29 Daarna nam Moses het borststuk, en bood het als een strekoffer voor het aanschijn van Jahweh aan; dit was het deel van den wijdingsram, dat Moses toekwam, zoals Jahweh het Moses bevolen had.
Und Mose nahm die Brust und webte sie zum Webopfer vor dem HERRN; das war Moses Anteil von dem Widder des Einweihungsopfers, wie der HERR Mose geboten hatte.
30 Tenslotte nam Moses een weinig zalfolie en wat bloed, dat aan het altaar zat, en besprenkelde Aäron en zijn gewaden ermee, evenals zijn zonen met hun gewaden. Zo wijdde hij Aäron met zijn gewaden en zijn zonen met hun gewaden.
Und Mose nahm von dem Salböl und von dem Blut auf dem Altar und sprengte es auf Aaron und seine Kleider, auf seine Söhne und ihre Kleider und weihte also Aaron und seine Kleider und mit ihm seine Söhne und seiner Söhne Kleider.
31 Toen sprak Moses tot Aäron en zijn zonen: Kookt het vlees aan de ingang van de openbaringstent, en eet het daar met het brood, dat in de korf van het wijdingsoffer ligt; want mij is bevolen. dat Aäron en zijn zonen het moeten eten.

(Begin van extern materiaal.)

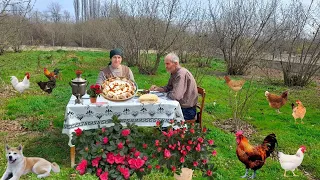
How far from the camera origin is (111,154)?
2.82m

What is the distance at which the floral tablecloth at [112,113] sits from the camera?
379 centimetres

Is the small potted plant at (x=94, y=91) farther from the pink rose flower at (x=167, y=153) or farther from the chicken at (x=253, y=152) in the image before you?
the chicken at (x=253, y=152)

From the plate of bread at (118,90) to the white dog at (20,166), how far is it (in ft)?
3.79

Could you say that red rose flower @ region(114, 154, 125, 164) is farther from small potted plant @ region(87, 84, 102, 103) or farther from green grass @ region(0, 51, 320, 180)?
small potted plant @ region(87, 84, 102, 103)

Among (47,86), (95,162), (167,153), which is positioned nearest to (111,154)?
(95,162)

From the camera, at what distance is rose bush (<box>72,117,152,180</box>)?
9.18ft

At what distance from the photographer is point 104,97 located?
13.3 ft

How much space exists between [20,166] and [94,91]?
1245mm

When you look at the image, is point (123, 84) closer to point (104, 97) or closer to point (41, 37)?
point (104, 97)

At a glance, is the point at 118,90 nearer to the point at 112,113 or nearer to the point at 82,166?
the point at 112,113

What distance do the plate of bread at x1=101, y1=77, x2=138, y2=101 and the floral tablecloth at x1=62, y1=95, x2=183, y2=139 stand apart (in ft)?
0.24

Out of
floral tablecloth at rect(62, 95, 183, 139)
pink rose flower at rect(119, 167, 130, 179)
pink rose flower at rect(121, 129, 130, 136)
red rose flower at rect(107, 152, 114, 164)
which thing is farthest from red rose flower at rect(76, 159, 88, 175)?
floral tablecloth at rect(62, 95, 183, 139)

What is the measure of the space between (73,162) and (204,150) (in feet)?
A: 6.31

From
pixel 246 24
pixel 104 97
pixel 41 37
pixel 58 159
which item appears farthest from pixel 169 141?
pixel 41 37
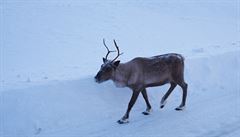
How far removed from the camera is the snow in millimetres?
7445

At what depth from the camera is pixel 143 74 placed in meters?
7.93

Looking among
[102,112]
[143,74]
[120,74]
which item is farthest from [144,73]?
[102,112]

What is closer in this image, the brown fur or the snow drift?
the snow drift

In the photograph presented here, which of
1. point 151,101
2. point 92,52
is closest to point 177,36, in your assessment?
point 92,52

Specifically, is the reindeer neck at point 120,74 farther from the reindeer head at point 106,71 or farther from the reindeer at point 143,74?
the reindeer head at point 106,71

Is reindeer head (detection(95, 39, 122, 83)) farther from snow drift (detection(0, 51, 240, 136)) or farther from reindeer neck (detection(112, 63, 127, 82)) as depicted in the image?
snow drift (detection(0, 51, 240, 136))

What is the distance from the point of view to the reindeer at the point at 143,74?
7.58m

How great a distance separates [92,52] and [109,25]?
3919mm

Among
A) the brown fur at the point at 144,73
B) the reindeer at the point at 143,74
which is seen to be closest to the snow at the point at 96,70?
the reindeer at the point at 143,74

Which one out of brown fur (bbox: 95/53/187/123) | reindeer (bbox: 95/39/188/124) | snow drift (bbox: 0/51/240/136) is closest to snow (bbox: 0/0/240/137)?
snow drift (bbox: 0/51/240/136)

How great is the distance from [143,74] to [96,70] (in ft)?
8.10

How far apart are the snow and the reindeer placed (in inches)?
14.3

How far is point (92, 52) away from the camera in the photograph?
13.2m

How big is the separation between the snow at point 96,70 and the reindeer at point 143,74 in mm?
363
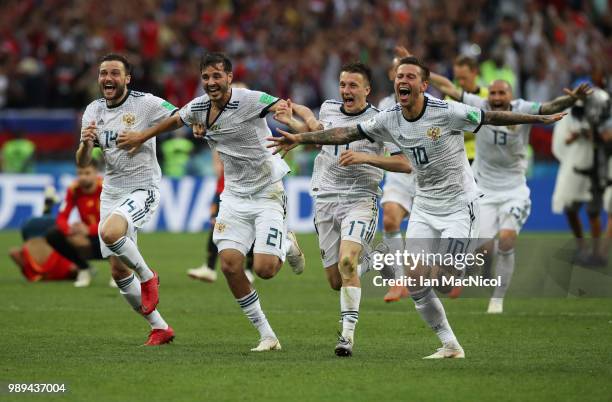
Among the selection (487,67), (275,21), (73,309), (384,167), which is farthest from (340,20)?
(384,167)

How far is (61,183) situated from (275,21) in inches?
317

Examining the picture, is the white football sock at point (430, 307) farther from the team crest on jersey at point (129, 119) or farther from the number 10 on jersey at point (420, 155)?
the team crest on jersey at point (129, 119)

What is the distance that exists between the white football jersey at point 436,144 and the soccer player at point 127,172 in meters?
2.21

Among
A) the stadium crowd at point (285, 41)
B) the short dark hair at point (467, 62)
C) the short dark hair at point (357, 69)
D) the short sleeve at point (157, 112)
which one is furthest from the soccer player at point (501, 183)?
the stadium crowd at point (285, 41)

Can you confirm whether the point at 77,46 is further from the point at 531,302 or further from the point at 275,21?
the point at 531,302

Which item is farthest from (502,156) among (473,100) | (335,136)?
(335,136)

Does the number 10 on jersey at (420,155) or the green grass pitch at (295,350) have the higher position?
the number 10 on jersey at (420,155)

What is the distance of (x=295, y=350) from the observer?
1033cm

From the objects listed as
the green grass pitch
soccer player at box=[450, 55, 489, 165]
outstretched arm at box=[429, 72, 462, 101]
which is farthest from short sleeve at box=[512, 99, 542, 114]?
the green grass pitch

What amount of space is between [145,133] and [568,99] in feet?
12.8

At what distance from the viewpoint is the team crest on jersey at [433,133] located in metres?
9.94

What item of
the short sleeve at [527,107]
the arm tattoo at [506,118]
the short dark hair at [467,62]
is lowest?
the arm tattoo at [506,118]

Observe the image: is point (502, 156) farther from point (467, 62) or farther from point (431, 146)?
point (431, 146)

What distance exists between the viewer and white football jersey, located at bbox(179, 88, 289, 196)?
10586 mm
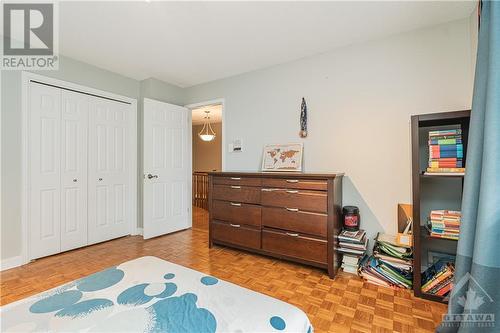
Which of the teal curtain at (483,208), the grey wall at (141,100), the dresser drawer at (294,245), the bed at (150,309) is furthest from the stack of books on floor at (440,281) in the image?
the grey wall at (141,100)

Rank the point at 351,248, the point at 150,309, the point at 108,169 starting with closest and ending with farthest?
the point at 150,309, the point at 351,248, the point at 108,169

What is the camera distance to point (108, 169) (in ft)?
11.4

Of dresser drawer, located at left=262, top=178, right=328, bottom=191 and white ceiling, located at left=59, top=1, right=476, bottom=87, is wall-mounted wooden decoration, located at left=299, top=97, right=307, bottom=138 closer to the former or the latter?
white ceiling, located at left=59, top=1, right=476, bottom=87

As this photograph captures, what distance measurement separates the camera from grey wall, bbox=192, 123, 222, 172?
314 inches

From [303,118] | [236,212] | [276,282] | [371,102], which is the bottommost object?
[276,282]

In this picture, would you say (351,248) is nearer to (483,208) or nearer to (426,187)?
(426,187)

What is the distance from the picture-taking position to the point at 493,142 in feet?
4.17

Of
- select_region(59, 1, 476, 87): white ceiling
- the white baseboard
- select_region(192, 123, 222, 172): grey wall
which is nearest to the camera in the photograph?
select_region(59, 1, 476, 87): white ceiling

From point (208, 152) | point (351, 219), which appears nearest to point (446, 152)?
point (351, 219)

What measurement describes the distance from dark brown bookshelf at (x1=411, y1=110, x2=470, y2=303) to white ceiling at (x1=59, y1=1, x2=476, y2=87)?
3.24ft

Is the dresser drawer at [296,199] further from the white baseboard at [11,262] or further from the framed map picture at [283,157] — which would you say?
the white baseboard at [11,262]

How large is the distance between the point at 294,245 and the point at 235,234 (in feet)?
2.55

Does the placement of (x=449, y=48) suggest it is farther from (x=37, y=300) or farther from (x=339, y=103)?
(x=37, y=300)

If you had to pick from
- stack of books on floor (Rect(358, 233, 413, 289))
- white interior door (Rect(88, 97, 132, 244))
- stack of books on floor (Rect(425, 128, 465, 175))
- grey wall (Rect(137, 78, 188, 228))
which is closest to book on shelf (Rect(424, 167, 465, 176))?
stack of books on floor (Rect(425, 128, 465, 175))
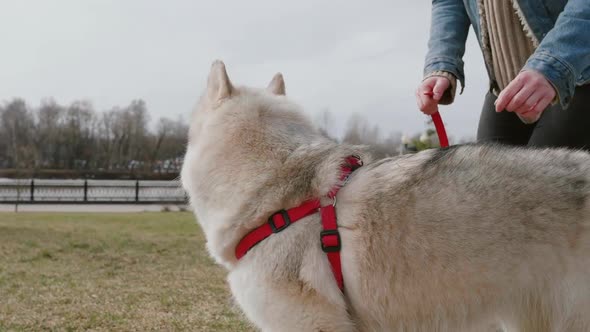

Und Mose sprach zu Aaron und zu seinen Söhnen: Kocht das Fleisch vor der Tür der Stiftshütte und esset es daselbst, wie ich geboten und gesagt habe: Aaron und seine Söhne sollen es essen.
32 Wat er overblijft van het vlees en het brood, moet ge in het vuur verbranden.
Was aber vom Fleisch und Brot übrigbleibt, das sollt ihr mit Feuer verbrennen.
33 Zeven dagen lang moogt ge u niet van de ingang van de openbaringstent verwijderen, totdat de dagen van uw wijding zijn verstreken; want zeven dagen zal uw wijding duren.
Und ihr sollt sieben Tage lang nicht hinausgehen vor die Tür der Stiftshütte, bis an den Tag, an welchem die Tage eures Weihopfers erfüllt sind; denn sieben Tage lang soll man euch die Hände füllen.
34 Zoals men het heden gedaan heeft, heeft Jahweh het ook voor de toekomst bevolen, om de verzoeningsplechtigheden aan u te verrichten.
Was man heute getan hat, das hat der HERR zu tun befohlen, um für euch Sühne zu erwirken.
35 Blijft dus dag en nacht aan de ingang van de openbaringstent zeven dagen lang, en onderhoudt de voorschriften van Jahweh, opdat ge niet sterft; want zo is het mij bevolen.
Sieben Tage lang sollt ihr Tag und Nacht an der Tür der Stiftshütte bleiben und die Anordnungen des HERRN befolgen, daß ihr nicht sterbet; denn also ist es mir geboten worden.
36 En Aäron en zijn zonen deden alles, wat Jahweh door Moses bevolen had.
Und Aaron und seine Söhne taten alles, was der HERR durch Mose geboten hatte.